**EXERCISE OBJECTIVE:**
Rename "black cable" to "dark cable" throughout the records, from their start through the line containing "2.15 metres", and give those lines again with nothing else changed.

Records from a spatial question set
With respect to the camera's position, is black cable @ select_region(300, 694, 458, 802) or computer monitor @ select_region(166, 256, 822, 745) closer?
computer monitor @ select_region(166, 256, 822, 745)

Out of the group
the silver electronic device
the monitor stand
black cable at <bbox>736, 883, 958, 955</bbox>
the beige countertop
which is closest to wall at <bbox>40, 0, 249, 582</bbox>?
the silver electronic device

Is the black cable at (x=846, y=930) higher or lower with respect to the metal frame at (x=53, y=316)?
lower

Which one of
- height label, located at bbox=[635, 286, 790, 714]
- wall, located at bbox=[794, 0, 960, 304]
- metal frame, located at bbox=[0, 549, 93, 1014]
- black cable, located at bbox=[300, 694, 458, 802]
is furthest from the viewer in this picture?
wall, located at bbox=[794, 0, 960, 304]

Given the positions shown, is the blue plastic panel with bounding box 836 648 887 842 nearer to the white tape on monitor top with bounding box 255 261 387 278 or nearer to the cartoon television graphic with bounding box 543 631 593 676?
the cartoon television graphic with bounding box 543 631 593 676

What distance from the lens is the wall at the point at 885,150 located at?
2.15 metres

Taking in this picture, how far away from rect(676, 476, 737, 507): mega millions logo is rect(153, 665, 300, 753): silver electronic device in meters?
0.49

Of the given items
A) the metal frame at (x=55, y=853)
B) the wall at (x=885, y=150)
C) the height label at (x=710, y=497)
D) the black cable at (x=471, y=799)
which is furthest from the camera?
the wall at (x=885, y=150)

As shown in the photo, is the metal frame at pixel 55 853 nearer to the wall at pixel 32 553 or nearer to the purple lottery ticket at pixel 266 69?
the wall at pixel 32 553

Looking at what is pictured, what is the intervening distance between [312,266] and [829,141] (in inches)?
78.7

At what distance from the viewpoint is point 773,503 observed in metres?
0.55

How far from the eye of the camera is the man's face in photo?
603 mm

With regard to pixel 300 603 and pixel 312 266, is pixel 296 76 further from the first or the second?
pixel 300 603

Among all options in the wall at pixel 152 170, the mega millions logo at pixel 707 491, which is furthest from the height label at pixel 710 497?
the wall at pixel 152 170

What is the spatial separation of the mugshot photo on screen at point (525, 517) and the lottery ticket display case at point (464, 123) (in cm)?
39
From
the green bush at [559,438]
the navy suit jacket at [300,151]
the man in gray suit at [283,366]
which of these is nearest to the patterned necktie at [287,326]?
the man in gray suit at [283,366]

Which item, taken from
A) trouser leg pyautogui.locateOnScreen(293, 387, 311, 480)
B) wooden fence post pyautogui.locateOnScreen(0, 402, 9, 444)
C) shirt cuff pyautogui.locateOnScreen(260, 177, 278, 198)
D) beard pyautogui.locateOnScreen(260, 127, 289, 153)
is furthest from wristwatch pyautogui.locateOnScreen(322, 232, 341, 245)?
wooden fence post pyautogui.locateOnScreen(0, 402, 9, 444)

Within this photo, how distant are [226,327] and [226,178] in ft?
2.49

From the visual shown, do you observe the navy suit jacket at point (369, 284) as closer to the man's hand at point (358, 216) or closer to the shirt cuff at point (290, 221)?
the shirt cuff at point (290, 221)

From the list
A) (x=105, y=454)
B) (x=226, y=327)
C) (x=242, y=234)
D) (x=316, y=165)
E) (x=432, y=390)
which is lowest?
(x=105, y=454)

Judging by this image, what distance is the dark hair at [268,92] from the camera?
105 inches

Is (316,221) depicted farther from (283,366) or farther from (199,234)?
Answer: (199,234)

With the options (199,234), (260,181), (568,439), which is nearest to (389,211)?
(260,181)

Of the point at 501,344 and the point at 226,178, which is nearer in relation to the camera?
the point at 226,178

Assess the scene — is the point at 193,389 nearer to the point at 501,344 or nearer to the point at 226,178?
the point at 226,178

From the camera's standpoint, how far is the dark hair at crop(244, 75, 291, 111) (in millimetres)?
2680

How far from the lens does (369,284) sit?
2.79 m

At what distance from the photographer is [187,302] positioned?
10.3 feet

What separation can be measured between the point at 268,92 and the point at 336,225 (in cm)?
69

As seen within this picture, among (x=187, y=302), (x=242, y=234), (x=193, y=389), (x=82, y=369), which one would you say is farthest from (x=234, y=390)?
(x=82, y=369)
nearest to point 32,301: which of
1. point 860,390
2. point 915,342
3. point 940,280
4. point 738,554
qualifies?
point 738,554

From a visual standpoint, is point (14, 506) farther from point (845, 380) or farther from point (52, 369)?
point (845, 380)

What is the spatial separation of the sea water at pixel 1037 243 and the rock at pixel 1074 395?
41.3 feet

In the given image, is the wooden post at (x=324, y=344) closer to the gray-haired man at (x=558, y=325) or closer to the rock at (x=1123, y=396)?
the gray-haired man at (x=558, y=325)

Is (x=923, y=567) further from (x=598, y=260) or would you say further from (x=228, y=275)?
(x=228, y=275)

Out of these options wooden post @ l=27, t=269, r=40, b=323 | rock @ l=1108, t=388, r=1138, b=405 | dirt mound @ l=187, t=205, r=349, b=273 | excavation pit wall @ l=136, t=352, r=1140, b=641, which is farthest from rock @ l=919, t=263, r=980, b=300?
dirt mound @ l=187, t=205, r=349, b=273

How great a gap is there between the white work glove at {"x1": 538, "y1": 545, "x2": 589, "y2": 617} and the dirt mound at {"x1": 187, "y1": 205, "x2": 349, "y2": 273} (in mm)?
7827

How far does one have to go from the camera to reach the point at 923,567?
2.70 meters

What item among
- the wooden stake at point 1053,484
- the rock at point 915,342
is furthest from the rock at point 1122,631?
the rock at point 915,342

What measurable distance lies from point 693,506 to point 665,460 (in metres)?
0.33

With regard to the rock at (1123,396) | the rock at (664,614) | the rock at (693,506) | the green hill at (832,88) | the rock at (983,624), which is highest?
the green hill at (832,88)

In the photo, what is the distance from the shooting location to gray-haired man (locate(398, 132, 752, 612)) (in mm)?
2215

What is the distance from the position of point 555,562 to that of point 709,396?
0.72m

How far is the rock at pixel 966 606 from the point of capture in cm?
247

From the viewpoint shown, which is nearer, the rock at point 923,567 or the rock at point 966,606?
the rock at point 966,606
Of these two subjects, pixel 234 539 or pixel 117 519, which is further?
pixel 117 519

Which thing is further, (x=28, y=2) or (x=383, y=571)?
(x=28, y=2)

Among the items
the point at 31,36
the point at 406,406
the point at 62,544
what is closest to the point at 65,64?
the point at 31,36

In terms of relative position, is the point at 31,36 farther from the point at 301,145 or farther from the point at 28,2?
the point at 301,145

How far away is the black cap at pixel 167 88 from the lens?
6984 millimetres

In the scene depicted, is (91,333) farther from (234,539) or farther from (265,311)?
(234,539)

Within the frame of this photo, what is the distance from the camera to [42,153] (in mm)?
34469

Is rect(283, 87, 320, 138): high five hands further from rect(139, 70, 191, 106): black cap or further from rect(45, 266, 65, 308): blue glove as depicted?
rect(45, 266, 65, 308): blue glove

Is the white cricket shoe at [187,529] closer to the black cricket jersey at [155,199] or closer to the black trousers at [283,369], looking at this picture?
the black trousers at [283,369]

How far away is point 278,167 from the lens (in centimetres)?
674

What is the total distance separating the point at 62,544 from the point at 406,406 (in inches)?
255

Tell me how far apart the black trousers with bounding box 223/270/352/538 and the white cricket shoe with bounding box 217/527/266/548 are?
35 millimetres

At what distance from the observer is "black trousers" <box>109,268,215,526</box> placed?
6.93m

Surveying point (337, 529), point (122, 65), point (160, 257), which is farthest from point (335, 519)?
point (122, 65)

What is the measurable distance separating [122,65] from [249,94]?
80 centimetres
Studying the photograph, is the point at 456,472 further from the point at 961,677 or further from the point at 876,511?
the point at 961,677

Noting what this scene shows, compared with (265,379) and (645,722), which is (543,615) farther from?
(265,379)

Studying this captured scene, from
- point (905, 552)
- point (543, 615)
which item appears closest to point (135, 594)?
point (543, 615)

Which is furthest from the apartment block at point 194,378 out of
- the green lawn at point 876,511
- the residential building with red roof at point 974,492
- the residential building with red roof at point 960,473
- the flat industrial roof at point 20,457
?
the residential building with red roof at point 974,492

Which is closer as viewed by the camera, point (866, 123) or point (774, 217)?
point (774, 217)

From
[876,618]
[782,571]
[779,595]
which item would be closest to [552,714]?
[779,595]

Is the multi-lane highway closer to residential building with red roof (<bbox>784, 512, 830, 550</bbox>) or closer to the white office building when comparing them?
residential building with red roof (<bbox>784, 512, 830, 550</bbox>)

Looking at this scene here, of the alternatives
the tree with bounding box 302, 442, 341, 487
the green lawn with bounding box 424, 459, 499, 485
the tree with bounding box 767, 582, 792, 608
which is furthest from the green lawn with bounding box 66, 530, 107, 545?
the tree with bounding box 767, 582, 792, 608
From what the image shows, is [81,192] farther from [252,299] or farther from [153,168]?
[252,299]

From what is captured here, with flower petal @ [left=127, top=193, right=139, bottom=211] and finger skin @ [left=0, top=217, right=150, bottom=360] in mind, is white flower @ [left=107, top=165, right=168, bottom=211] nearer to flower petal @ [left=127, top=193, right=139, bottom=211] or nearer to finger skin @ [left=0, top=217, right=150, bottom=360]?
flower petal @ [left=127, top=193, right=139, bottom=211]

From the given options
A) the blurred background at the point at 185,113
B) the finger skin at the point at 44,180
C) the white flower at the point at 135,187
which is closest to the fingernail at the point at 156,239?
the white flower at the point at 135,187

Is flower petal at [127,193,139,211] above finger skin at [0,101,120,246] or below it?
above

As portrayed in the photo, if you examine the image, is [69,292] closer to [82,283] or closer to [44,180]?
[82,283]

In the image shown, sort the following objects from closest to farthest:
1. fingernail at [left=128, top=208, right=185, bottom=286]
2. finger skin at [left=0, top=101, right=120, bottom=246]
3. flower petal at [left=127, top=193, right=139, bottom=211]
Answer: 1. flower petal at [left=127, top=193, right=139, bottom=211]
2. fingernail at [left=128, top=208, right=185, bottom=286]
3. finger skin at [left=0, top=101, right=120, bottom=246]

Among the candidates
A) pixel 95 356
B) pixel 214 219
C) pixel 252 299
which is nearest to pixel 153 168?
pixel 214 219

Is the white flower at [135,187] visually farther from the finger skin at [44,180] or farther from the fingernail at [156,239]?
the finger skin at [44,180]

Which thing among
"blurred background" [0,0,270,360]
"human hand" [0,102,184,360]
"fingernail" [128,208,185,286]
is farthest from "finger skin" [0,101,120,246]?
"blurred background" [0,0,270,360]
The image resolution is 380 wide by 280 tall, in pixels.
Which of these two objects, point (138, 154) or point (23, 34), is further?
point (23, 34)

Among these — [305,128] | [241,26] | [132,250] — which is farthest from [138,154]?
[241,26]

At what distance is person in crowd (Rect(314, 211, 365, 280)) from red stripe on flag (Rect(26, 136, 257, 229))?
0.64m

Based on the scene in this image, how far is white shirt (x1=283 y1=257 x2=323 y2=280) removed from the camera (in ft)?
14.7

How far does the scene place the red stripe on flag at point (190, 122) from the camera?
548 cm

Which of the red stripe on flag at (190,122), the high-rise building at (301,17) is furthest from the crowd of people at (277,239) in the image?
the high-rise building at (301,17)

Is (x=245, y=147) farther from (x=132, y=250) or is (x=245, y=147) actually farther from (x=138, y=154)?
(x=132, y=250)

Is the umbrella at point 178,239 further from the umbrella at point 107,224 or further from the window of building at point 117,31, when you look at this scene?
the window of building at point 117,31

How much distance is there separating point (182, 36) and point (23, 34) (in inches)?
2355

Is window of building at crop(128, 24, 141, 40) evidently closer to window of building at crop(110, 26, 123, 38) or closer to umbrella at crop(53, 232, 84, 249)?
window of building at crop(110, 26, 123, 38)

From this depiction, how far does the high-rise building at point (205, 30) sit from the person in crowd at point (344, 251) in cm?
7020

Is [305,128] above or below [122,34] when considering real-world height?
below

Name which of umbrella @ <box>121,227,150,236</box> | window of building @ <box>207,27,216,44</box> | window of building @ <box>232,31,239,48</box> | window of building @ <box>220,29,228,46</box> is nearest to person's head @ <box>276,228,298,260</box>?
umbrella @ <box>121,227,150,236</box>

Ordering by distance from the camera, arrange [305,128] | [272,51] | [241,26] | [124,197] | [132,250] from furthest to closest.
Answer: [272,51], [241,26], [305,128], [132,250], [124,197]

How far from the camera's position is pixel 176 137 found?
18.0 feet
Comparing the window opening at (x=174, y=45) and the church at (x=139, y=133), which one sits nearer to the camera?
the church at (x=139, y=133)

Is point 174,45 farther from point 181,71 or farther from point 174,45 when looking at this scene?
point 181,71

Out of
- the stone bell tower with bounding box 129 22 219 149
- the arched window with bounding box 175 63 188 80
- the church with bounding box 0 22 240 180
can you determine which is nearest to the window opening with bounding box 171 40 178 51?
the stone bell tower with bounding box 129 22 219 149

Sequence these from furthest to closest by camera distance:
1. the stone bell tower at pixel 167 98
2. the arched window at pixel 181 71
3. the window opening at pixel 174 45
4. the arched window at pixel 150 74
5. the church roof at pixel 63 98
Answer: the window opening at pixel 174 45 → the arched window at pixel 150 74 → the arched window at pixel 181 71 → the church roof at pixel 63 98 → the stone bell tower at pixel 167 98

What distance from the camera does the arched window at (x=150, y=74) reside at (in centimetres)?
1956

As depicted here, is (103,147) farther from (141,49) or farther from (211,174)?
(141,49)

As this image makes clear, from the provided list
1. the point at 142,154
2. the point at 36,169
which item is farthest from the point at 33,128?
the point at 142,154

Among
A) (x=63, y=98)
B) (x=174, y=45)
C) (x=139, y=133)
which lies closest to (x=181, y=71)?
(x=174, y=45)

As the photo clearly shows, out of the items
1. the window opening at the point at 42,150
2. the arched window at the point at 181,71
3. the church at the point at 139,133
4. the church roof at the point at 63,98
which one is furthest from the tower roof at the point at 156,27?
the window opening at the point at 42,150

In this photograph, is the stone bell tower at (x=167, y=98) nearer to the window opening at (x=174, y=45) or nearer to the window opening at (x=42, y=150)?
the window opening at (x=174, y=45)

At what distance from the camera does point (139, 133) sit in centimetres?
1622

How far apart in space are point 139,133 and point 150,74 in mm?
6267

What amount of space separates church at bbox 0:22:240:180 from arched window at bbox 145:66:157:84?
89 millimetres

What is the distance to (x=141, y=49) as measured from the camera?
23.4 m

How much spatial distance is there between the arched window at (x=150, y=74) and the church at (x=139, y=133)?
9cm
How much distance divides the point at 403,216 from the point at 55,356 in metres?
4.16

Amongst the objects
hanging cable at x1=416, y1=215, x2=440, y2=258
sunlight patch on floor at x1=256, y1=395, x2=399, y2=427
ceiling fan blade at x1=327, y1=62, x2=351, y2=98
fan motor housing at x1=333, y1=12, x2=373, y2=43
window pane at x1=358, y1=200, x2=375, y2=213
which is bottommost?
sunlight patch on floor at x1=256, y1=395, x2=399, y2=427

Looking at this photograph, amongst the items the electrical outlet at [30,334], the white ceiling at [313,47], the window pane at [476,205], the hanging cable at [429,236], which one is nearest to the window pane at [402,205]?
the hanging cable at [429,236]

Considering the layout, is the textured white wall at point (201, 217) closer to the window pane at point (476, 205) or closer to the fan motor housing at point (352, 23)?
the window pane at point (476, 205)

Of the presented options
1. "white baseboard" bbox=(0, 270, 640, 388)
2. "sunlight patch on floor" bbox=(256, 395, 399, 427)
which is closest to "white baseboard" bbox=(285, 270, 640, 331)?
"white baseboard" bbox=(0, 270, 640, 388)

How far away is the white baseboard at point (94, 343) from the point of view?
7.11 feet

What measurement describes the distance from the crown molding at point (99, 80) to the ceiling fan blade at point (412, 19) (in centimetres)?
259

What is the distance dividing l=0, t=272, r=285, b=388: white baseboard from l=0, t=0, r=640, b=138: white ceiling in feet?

**EXERCISE ANSWER:**
With respect to the camera's position, is dark cable @ select_region(300, 694, 458, 802) or computer monitor @ select_region(166, 256, 822, 745) closer?
computer monitor @ select_region(166, 256, 822, 745)

Out of the group
the silver electronic device
the monitor stand
dark cable at <bbox>736, 883, 958, 955</bbox>
the beige countertop
which is closest to wall at <bbox>40, 0, 249, 582</bbox>?
the silver electronic device

Is the dark cable at (x=846, y=930) higher or lower with respect to the metal frame at (x=53, y=316)?
lower

Which one of
- height label, located at bbox=[635, 286, 790, 714]
- wall, located at bbox=[794, 0, 960, 304]
- metal frame, located at bbox=[0, 549, 93, 1014]
- dark cable, located at bbox=[300, 694, 458, 802]
is furthest from the viewer in this picture?
wall, located at bbox=[794, 0, 960, 304]

Given the positions shown, is the blue plastic panel with bounding box 836 648 887 842 nearer to the white tape on monitor top with bounding box 255 261 387 278 or nearer to the cartoon television graphic with bounding box 543 631 593 676?
the cartoon television graphic with bounding box 543 631 593 676

What distance from the lens is the wall at the point at 885,150 located at?
2.15 metres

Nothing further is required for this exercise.